Let's create a worktree for a new feature, make some changes, and clean up.

### 1. Create a worktree

```bash
cd ~/repos/myproject
wt new login-redesign
```

This creates a new branch `login-redesign` from `origin/main` and checks it out in a separate directory adjacent to your repo:
```
~/repos/myproject-worktrees/login-redesign
```

### 2. Work in the worktree

```bash
cd $(wt where login-redesign)
# Make your changes
git add .
git commit -m "Redesign login form"
git push -u origin login-redesign
```

Your main worktree is untouched - you can keep working there simultaneously.

### 3. Keep both worktrees in sync

```bash
# From anywhere in your repo
wt pull-main --stash
```

This fetches updates and rebases (or merges) all your worktrees with `origin/main`, stashing dirty changes automatically.

### 4. Clean up when merged

After your PR is merged:

```bash
wt prune-merged --yes --delete-branch
```

Automatically removes worktrees for merged branches and optionally deletes the local branches too.

---

## How-To Guides

### Set up auto-prefixing for branches

Add your username to all new branches automatically:

**`~/.config/wt/config.toml`:**
```toml
[branches]
auto_prefix = "alice/"
```

Now `wt new feature` creates branch `alice/feature`.

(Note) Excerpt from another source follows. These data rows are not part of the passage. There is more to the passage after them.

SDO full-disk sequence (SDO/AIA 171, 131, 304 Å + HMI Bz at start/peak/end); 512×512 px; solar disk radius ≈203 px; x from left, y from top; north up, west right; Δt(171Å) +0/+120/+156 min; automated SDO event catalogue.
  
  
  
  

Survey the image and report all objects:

### Customize worktree paths

Use template variables to organize worktrees:

**`~/repos/myproject/.wt/config.toml`:**
```toml
[paths]
worktree_root = "/Users/alice/work"
worktree_path_template = "$WT_ROOT/$REPO_NAME/$BRANCH_NAME"
```

Variables available:
- `$REPO_ROOT` - Absolute path to main repo
- `$REPO_NAME` - Repository directory name
- `$WT_ROOT` - Resolved worktree root
- `$BRANCH_NAME` - Branch name (with slashes for nesting)
- `$SOURCE_BRANCH` - Branch this worktree was created from
- `$DATE_ISO` / `$TIME_ISO` - Timestamps

> [!TIP]
> Branch names containing slashes (e.g., `feature/login`) automatically create nested directories. Useful for organizing worktrees by category.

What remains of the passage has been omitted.